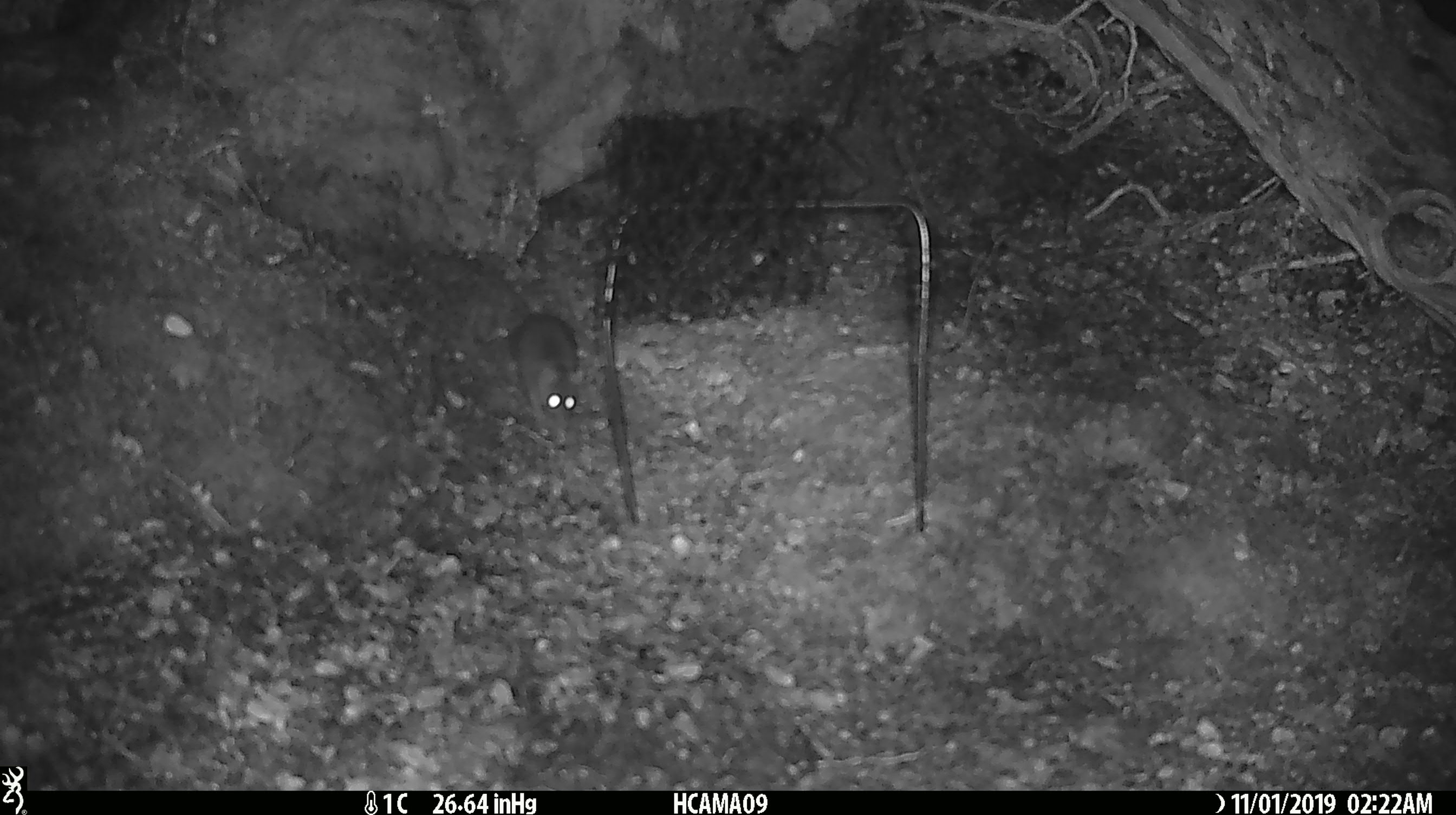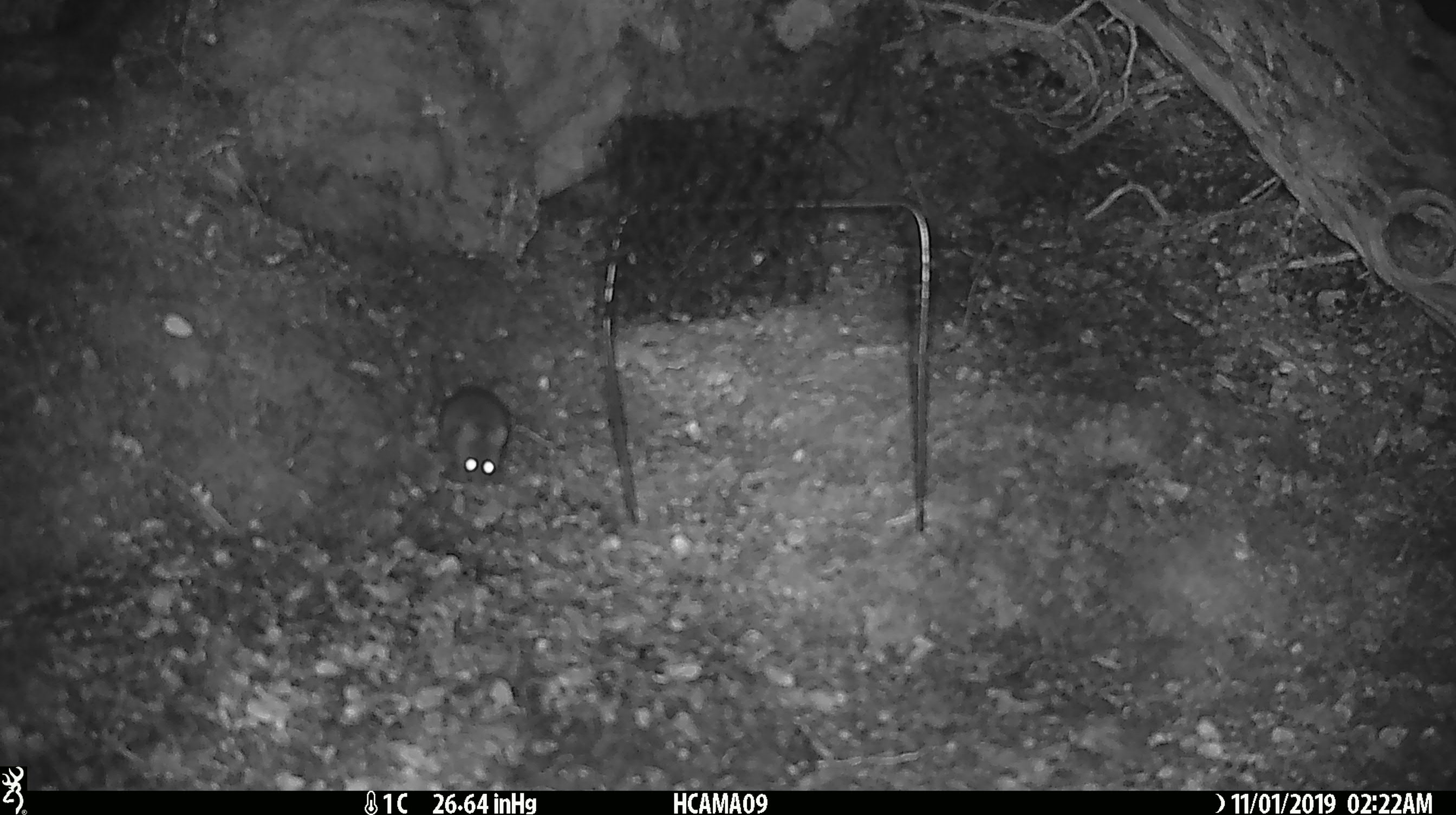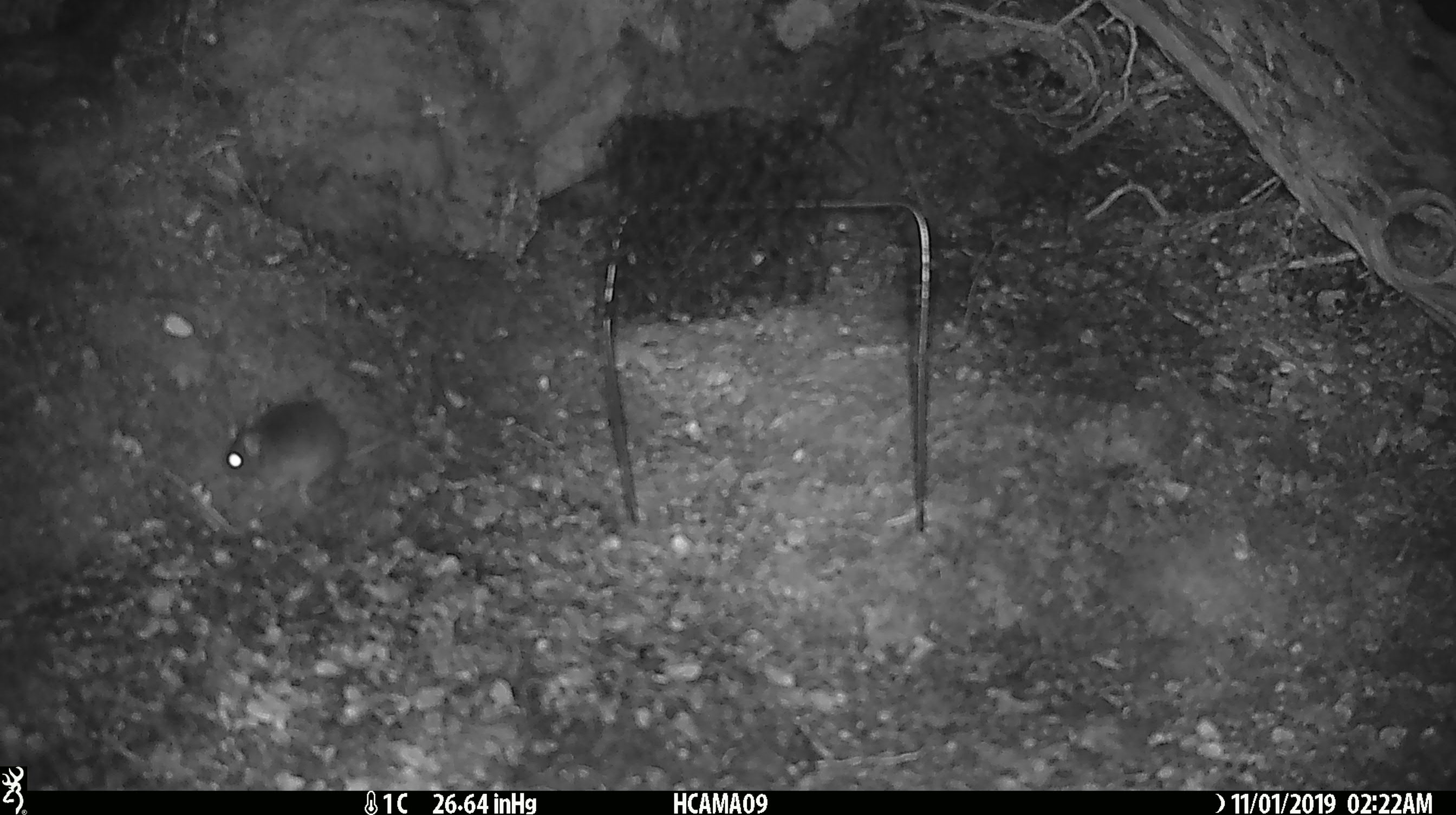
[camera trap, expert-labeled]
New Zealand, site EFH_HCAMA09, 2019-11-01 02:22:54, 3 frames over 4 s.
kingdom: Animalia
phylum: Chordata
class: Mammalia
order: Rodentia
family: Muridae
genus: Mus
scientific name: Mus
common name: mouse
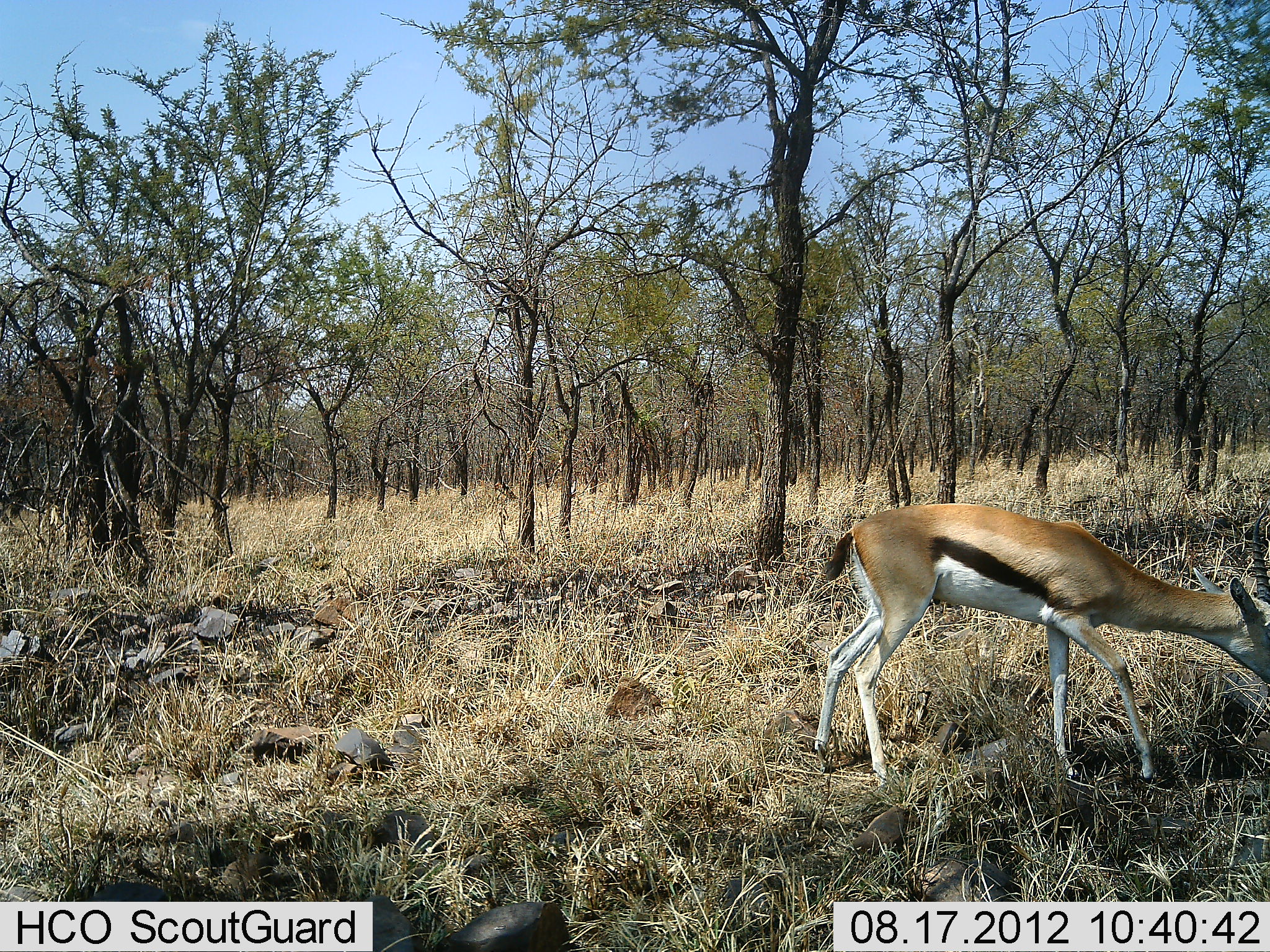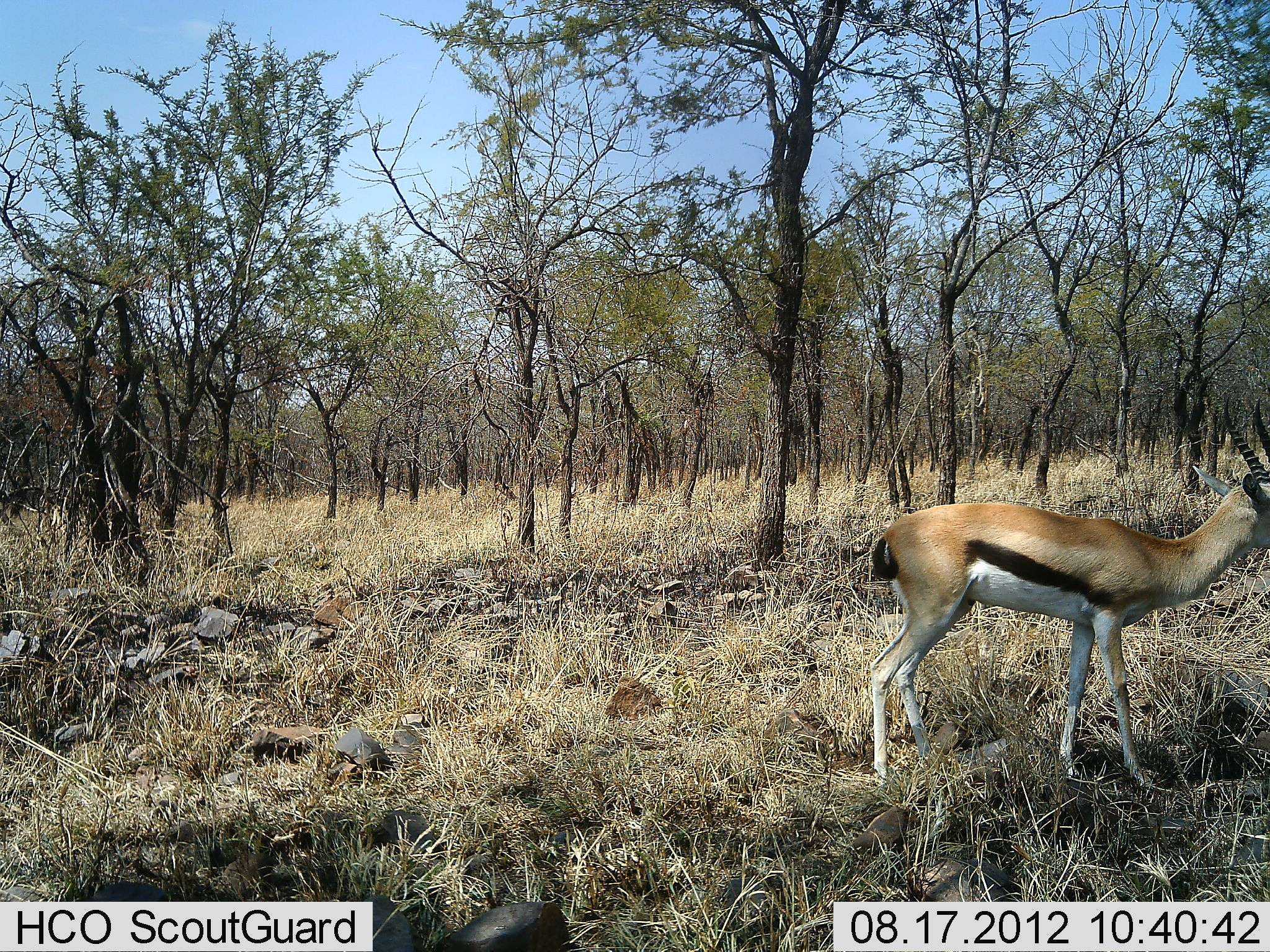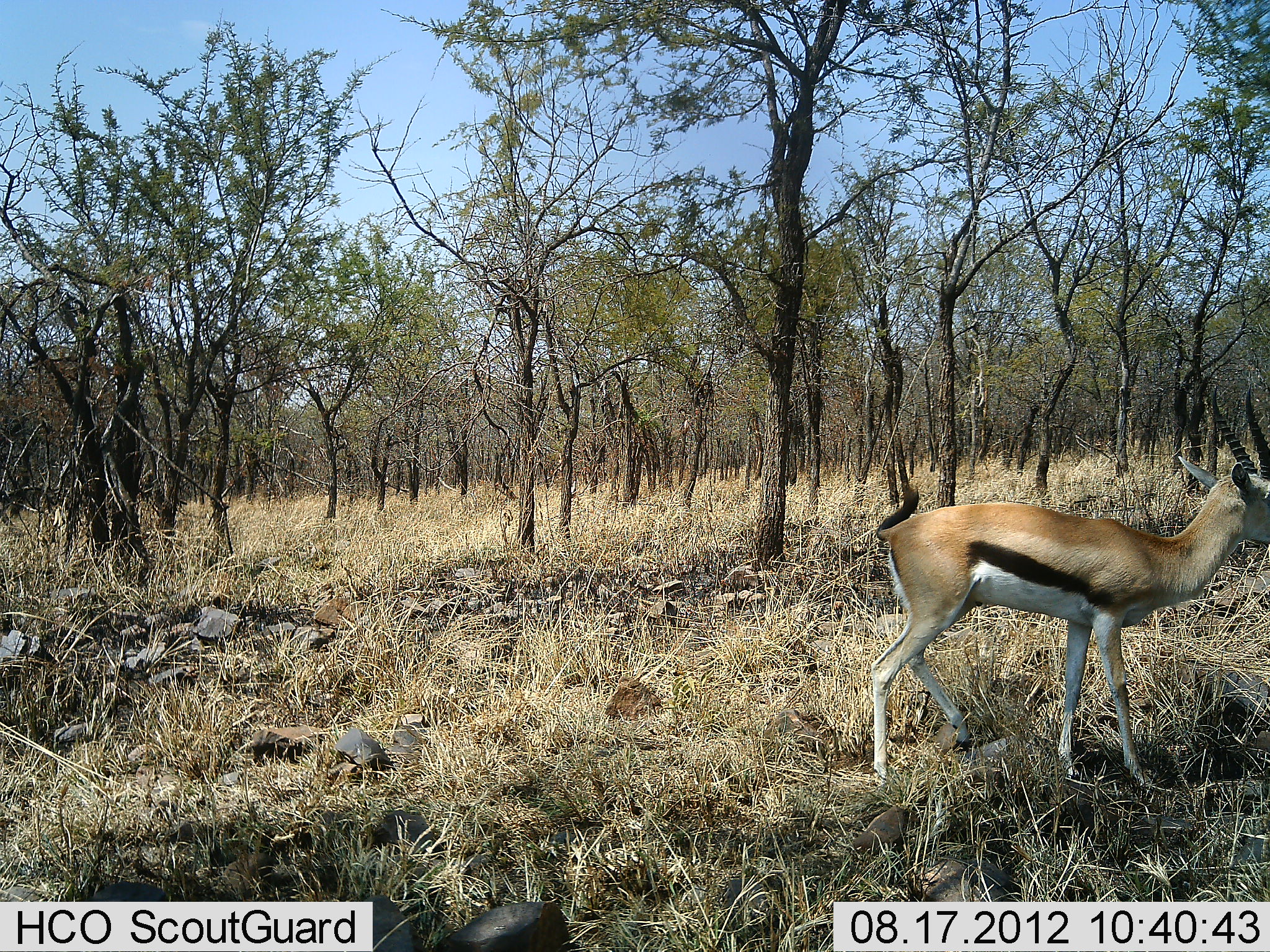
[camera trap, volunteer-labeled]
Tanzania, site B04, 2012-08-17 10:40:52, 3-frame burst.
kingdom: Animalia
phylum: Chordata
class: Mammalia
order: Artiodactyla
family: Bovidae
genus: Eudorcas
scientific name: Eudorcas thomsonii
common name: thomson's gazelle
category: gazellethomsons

_How to complete this task:_ Search the listing for the word "name". Copy every line in which it occurs.

_Your response:_
scientific name: Mus
common name: mouse
scientific name: Eudorcas thomsonii
common name: thomson's gazelle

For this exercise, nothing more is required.